ABSTRACT

This chapter argues that Pakistan’s nuclear blast conducted on 28 May 1998 led toward the deterioration of diplomatic and economic ties between the two countries. This period can be divided into two distinctive phases, i.e. 28 May 1998 through to 10 September 2001, and 11 September 2001 through to 1 May 2005 and onward. During the first phase, Japan leveled economic sanctions against Pakistan, which had severe implications for trade, investment, and aid. During the second phase, Japan gradually started lifting economic sanctions against Pakistan as a result of terrorist attacks in the United States on 11 September 2001 to gain Pakistan’s support to combat global terrorism. It is also argued here that both countries’ larger cooperation with the United States in war against global terrorism, once again, brought them closer onto a common platform and ultimately helped revive economic ties between them. It is also pointed out here that the future course of the Pakistan-Japan relationship can be promoted on these considerations in the post 9/11 period. However, after the United States signed a nuclear deal with India in 2005, a security drift has also taken place in Pakistan-Japan relations. Seemingly, indecisive at the moment, Japan has shown a marked inclination to cooperate with India on this matter.
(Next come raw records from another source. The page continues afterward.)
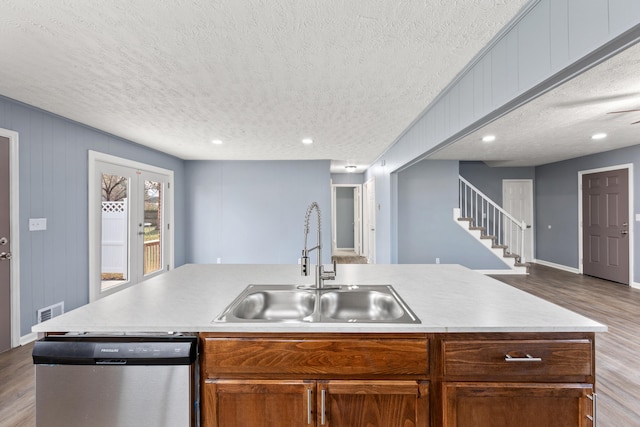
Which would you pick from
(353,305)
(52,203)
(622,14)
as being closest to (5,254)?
(52,203)

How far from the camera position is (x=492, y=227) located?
6934 millimetres

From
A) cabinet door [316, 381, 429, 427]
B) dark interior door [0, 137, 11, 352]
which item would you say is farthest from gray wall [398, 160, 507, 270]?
dark interior door [0, 137, 11, 352]

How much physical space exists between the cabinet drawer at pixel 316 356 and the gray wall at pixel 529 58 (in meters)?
1.34

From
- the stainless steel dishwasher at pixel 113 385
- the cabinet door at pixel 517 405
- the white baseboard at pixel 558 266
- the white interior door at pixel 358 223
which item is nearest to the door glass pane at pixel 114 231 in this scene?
the stainless steel dishwasher at pixel 113 385

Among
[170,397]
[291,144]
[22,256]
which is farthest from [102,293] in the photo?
[170,397]

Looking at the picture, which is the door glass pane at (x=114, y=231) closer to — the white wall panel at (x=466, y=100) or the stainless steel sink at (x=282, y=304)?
the stainless steel sink at (x=282, y=304)

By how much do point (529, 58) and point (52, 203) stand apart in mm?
4317

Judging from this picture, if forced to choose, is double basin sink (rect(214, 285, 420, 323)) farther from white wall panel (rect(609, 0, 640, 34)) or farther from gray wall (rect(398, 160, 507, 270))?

High level exchanges between them in 2006 and 2007 and their common desire to forge a global partnership to promote security, freedom, and economic relations, witnessed Japan’s willingness to approve the Indo-US nuclear deal. This chapter, therefore, throws light on Pakistan-Japan relations from 1998 through to 2007 in the areas of mutual diplomacy, economic relations, and issues related to regional and global security convergence and divergence between the two countries.